[begin ENTRIES SUPPLIED]

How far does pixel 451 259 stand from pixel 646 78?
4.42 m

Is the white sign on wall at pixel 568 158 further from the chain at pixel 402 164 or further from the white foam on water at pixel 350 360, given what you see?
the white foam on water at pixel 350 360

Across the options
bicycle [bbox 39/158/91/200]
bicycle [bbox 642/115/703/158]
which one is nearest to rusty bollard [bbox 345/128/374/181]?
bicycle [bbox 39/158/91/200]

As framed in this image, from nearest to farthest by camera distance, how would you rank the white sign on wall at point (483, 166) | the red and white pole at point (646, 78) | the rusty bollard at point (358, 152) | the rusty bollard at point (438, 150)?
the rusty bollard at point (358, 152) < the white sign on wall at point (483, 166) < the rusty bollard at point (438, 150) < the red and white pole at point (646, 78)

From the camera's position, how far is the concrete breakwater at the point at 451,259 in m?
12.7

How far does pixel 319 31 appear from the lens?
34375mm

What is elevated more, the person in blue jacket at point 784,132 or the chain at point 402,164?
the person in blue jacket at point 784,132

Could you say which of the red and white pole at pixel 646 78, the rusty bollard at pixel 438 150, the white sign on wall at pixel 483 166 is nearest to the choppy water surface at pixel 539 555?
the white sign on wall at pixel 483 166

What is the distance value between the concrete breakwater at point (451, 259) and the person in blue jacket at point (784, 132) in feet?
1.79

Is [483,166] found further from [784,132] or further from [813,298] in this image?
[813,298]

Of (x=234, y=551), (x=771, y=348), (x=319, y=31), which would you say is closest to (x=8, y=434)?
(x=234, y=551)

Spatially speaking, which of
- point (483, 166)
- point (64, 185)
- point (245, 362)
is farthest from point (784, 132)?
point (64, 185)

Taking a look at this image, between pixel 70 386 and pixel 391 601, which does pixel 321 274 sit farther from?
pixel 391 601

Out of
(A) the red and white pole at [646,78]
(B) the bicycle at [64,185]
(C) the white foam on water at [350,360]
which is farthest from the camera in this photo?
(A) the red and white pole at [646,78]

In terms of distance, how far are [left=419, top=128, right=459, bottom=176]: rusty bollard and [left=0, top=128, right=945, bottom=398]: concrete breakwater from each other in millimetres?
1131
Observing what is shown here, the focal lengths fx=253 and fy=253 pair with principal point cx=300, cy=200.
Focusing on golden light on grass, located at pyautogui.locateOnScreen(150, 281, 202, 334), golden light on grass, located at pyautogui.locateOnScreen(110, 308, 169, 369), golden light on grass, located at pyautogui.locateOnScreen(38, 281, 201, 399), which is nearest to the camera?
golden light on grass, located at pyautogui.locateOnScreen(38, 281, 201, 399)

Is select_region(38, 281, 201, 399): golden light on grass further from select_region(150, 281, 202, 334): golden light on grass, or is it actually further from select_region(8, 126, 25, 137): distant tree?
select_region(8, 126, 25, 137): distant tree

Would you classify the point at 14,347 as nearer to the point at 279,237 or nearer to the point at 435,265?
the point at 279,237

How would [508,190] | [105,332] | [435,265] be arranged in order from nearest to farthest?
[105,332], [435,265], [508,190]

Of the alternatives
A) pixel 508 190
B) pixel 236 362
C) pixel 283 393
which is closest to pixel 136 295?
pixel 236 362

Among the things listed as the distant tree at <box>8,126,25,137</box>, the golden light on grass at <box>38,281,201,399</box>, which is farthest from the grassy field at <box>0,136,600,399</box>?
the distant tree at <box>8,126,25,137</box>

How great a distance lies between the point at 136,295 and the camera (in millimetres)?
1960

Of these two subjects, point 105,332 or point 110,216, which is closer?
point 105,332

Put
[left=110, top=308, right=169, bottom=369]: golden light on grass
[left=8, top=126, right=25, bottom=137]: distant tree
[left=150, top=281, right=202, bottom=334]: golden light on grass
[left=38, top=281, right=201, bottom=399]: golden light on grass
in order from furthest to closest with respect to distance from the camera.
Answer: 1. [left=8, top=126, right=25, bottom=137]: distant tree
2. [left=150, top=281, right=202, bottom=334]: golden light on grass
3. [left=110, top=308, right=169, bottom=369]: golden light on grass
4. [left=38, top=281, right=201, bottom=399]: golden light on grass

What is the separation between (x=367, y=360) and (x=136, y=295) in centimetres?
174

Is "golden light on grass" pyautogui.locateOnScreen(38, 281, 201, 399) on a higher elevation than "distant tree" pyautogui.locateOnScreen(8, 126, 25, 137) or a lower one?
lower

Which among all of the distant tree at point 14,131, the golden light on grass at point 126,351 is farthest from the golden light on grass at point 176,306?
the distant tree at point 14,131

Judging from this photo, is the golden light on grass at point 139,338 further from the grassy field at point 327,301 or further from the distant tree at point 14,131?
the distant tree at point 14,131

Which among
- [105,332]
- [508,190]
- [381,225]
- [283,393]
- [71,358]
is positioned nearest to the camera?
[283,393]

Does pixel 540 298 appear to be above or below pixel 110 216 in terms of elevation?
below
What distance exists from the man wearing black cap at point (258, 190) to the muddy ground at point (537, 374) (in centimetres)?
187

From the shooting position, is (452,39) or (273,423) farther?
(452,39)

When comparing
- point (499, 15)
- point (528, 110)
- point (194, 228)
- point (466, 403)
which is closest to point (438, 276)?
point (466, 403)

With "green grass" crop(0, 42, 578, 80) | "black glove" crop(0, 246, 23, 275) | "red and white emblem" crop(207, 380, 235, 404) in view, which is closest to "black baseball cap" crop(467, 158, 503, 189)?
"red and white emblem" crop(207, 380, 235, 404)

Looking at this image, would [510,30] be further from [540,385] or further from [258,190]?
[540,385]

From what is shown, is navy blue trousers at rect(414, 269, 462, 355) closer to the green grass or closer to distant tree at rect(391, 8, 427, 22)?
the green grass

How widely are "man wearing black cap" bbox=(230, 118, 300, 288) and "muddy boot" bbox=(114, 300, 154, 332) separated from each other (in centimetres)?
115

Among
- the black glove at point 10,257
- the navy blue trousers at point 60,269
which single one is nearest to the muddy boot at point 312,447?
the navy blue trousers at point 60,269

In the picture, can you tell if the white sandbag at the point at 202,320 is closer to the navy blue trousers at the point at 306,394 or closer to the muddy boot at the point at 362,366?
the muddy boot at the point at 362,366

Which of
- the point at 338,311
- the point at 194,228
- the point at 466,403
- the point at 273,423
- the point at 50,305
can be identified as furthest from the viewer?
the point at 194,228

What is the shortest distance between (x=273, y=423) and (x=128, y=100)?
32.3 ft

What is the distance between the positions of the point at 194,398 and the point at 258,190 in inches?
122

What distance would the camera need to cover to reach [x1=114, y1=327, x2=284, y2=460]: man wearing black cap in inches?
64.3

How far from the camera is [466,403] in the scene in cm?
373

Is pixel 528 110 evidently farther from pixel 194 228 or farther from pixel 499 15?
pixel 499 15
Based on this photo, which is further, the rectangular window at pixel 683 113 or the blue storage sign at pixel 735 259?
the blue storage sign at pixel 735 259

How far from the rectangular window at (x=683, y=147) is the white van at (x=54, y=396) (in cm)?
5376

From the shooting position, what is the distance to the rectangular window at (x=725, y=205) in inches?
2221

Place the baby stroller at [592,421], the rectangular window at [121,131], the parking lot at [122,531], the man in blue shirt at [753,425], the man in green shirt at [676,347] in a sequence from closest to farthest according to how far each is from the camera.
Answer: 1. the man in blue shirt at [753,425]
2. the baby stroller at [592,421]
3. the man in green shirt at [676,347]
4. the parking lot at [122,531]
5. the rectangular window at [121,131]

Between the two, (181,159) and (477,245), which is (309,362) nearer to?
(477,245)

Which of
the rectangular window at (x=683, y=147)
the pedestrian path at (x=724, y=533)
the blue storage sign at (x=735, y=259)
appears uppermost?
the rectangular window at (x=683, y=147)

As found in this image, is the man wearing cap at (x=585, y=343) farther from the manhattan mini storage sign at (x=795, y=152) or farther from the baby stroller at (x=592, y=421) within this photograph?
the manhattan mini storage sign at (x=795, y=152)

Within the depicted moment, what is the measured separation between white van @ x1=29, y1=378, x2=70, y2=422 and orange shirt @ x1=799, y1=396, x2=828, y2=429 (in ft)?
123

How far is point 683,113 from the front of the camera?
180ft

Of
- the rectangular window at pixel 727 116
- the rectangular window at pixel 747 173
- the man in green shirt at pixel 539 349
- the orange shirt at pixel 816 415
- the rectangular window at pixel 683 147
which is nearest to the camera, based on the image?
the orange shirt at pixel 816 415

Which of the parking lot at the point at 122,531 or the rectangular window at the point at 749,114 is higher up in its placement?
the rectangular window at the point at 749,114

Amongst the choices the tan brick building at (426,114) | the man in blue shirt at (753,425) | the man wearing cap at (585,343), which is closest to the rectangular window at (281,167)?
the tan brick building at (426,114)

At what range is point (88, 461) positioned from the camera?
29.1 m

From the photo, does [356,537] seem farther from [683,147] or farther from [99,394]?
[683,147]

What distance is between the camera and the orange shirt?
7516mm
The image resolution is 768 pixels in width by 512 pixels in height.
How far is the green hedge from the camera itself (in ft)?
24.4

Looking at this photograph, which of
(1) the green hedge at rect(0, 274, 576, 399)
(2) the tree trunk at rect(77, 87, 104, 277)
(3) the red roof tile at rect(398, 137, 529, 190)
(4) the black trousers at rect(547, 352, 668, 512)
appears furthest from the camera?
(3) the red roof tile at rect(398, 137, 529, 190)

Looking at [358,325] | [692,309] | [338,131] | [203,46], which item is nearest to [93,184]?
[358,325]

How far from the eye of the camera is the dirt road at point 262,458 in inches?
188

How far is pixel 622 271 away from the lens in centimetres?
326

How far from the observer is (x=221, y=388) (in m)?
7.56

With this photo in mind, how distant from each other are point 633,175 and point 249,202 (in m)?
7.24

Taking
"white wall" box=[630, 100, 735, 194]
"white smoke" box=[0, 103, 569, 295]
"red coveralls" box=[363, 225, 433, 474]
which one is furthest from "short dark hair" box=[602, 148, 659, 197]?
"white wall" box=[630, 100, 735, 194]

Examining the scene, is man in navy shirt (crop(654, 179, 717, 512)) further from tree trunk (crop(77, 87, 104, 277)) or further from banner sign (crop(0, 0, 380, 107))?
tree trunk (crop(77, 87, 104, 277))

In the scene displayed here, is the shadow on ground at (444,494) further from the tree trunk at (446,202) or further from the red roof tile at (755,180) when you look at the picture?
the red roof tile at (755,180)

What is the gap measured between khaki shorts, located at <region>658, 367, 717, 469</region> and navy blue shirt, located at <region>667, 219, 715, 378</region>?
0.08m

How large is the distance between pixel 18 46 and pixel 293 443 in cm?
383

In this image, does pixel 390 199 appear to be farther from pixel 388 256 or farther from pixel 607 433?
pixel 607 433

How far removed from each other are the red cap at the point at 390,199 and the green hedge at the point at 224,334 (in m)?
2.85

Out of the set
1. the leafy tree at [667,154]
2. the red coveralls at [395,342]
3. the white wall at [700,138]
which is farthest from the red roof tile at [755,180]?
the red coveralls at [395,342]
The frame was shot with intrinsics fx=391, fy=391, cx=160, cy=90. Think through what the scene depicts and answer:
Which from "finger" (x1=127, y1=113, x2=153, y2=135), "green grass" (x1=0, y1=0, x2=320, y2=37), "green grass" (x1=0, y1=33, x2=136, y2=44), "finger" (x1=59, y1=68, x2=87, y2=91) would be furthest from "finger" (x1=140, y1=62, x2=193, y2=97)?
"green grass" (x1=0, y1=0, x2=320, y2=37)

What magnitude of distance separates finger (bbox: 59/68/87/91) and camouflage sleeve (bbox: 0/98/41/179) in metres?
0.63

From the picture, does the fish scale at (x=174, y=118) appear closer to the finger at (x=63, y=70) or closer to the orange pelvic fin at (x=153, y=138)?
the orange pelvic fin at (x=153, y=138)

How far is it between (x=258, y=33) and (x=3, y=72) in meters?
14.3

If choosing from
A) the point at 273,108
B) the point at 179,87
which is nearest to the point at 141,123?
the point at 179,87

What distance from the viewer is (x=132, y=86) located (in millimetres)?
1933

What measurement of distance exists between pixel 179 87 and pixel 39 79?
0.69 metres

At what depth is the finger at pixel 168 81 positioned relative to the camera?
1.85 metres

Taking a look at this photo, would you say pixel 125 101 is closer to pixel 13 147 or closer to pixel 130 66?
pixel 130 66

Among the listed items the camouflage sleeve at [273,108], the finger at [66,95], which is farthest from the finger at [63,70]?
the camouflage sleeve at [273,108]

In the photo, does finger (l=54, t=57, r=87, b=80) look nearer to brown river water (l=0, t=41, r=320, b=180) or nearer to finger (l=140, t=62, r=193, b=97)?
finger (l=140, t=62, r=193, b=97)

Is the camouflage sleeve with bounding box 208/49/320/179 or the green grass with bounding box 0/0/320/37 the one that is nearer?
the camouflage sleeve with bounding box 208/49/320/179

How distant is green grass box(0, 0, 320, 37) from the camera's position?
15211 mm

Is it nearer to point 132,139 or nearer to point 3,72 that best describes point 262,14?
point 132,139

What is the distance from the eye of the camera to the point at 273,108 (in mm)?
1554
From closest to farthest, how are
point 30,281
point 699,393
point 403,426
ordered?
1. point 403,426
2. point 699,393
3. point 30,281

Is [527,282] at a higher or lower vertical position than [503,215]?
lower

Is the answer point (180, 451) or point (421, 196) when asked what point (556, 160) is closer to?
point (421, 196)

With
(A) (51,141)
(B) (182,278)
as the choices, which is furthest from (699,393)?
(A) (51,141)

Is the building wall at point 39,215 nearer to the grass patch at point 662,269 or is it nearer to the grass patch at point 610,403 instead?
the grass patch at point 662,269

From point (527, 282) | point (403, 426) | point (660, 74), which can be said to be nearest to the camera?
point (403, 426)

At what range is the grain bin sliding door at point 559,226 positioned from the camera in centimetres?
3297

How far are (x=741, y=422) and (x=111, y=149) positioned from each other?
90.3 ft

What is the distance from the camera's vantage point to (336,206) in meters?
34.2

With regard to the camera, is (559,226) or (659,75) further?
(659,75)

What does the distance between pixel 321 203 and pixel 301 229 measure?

[end ENTRIES SUPPLIED]

WHAT IS ASKED:
Beginning at the line that holds "In the photo, does", write out word for word each line through the end of the records.

WRITTEN SOLUTION:
In the photo, does finger (l=54, t=57, r=87, b=80) look nearer to brown river water (l=0, t=41, r=320, b=180) or nearer to finger (l=140, t=62, r=193, b=97)?
finger (l=140, t=62, r=193, b=97)

Is the camouflage sleeve with bounding box 208/49/320/179 or the green grass with bounding box 0/0/320/37 the one that is nearer?
the camouflage sleeve with bounding box 208/49/320/179

How distant is green grass box(0, 0, 320, 37) from the camera's position?
15211 mm

Is it nearer to point 132,139 or nearer to point 3,72 that best describes point 262,14?
point 132,139

What is the distance from the eye of the camera to the point at 273,108 (in mm)?
1554
From closest to farthest, how are
point 30,281
point 699,393
point 403,426
ordered?
1. point 403,426
2. point 699,393
3. point 30,281

Is [527,282] at a higher or lower vertical position than [503,215]?
lower

Is the answer point (180, 451) or point (421, 196) when asked what point (556, 160) is closer to?
point (421, 196)

With
(A) (51,141)
(B) (182,278)
as the choices, which is furthest from (699,393)?
(A) (51,141)

Is the building wall at point 39,215 nearer to the grass patch at point 662,269 or is it nearer to the grass patch at point 610,403 instead?
the grass patch at point 662,269

From point (527, 282) | point (403, 426) | point (660, 74), which can be said to be nearest to the camera?
point (403, 426)

At what range is the grain bin sliding door at point 559,226 positioned from the camera in centimetres?
3297

How far are (x=741, y=422) and (x=111, y=149) positioned from each other?
90.3 ft

What is the distance from the camera's vantage point to (336,206) in meters?
34.2

With regard to the camera, is (559,226) or (659,75) further?
(659,75)

What does the distance between pixel 321 203 and pixel 301 229 measure?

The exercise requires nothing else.